Ian Thorpe's swimming career could be over.
The five-time Olympic champion has scheduled a midday news conference on Tuesday at a downtown Sydney hotel. A few days ago, it was thought the announcement might be Thorpe's withdrawal from the world championships in next March.
But with the championship trials in March in Brisbane are looming and no sign of Thorpe, who has been plagued by illness, injury and a lack of motivation in recent years, officials and teammates fear he is going to quit.
"It will be a huge announcement," an Australian swimming official, speaking on the condition of anonymity so as not to pre-empt the news, told The Associated Press on Monday. He declined to give any more details, but said the announcement would have nothing to do with talk in recent days by Thorpe's coaches about lingering effects of a bout of glandular fever early this year.
"That's all a smoke-screen," the official said. Thorpe exploded onto the swimming scene as a teenager and swam 13 world records between 1999 and 2002, becoming an international star after dominating the pool at the Sydney Olympics. Thorpe and American Michael Phelps are acknowledged as the world stars of swimming.
The 24-year-old Australian won the 200- and 400-meter freestyle events at the Athens Olympics but has not competed in a major meet since.
He planned a major yearlong break after Athens, claiming "mental fatigue" and hoping to stay fresh for major competitions down the road.
He later decided not to compete at last year's world championships in Montreal, and then dropped out of the Commonwealth Games in March due to the glandular fever bout.
That illness and other minor injuries have affected his training in the lead up to the Australian swim trials in Brisbane next month. If he pulls out of the trials, he will not be eligible to compete at the world championships in Melbourne next March. Late on Monday, visitors to Thorpe's Web site, www.ianthorpe.com, found a one-page message: "Thank you for visiting Ian's Web site. This Web site has been temporarily closed. However there will be some exciting news shortly."
It couldn't immediately be determined when the page was posted. On Sunday, Thorpe's American coaching consultant, Los Angeles-based Milt Nelms, said Thorpe had been trying to get himself back into shape for the December trials.

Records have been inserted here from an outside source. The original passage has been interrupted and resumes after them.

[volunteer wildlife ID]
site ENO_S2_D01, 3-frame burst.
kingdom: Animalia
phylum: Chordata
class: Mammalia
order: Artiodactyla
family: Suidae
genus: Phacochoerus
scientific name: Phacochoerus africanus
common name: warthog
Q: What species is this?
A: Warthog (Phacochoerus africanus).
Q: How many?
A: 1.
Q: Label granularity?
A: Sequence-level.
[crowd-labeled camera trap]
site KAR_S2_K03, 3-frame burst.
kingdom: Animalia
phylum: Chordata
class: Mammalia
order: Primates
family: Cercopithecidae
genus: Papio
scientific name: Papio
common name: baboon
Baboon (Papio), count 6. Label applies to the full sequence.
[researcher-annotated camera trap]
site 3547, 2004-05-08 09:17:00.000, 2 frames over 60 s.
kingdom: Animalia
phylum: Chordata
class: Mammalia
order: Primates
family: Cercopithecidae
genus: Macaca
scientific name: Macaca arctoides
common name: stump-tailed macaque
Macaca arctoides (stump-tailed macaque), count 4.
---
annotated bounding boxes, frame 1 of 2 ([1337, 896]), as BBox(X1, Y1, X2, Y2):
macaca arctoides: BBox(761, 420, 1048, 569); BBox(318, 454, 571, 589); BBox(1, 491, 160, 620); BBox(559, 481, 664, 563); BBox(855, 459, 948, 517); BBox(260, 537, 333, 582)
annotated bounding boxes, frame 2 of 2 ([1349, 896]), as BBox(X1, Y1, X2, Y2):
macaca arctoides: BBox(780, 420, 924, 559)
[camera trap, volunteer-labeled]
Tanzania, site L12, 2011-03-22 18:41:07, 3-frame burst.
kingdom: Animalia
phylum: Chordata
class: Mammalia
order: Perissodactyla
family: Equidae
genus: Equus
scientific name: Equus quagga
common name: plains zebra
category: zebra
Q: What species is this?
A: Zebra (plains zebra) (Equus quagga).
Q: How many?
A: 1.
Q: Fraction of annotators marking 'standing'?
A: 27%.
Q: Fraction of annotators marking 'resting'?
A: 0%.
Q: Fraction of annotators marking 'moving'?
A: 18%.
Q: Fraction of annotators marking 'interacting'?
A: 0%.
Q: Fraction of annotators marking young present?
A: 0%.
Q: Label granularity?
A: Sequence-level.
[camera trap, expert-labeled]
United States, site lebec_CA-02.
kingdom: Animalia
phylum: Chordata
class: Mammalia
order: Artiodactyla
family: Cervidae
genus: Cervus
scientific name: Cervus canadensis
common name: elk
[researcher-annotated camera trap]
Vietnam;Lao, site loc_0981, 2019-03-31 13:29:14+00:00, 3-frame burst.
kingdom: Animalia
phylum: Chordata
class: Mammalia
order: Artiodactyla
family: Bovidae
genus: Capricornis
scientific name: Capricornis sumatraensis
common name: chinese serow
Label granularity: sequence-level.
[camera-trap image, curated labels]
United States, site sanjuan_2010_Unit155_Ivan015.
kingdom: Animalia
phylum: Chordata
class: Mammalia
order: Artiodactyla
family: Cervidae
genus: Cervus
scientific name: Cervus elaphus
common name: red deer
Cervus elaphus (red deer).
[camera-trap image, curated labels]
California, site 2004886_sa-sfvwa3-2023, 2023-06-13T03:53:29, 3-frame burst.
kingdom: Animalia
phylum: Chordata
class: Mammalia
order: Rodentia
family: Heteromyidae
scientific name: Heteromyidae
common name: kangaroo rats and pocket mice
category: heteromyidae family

"Ian has had a long road back from illness and he has been diligently applying himself ... to get himself ready to swim at the worlds," Nelms said in Sydney.
"It has been tougher than we thought and we're going to get together and make a decision within the next 48 hours," he said on Sunday.
Thorpe has not broken a world mark since 2002, but his best times were good enough to win gold over 200 and 400 meters at Athens. Thorpe, who spent three months recently in Los Angeles training with Nelms and other coaches, had earlier said he still hopes to compete at the 2008 Beijing Olympics.
Thorpe's teammate Grant Hackett, the world and Olympic 1,500-meter champion, said on Monday he knew what Thorpe was going through as he attempted to come back from illness and injury. Hackett also had to drop out of this year's Commonwealth Games after shoulder surgery in late 2005.
"In some respects, it was more difficult than I thought," Hackett said of the comeback.
"It was so difficult to go up and down the pool in training with no real light at the end of the tunnel, you wonder what you are doing it for," he told Australian Associated Press. "There are no easy roads.
"You either do the work or you don't. Once you start competing, it makes it easier to realize why you're doing it. Any athlete who has had an extended break has periods where there is a dip in motivation and others where they are highly aroused to compete." Hackett said he would be surprised if Thorpe dropped out. "If there was talk of retiring, and he said it tomorrow, I'd find it hard to comprehend," Hackett said.
"I spoke to him a couple of weeks ago and he sounded very motivated towards Beijing. But he's the only one who can answer those questions. I'm fairly intrigued and interested to see what he's going to announce, just like everybody else."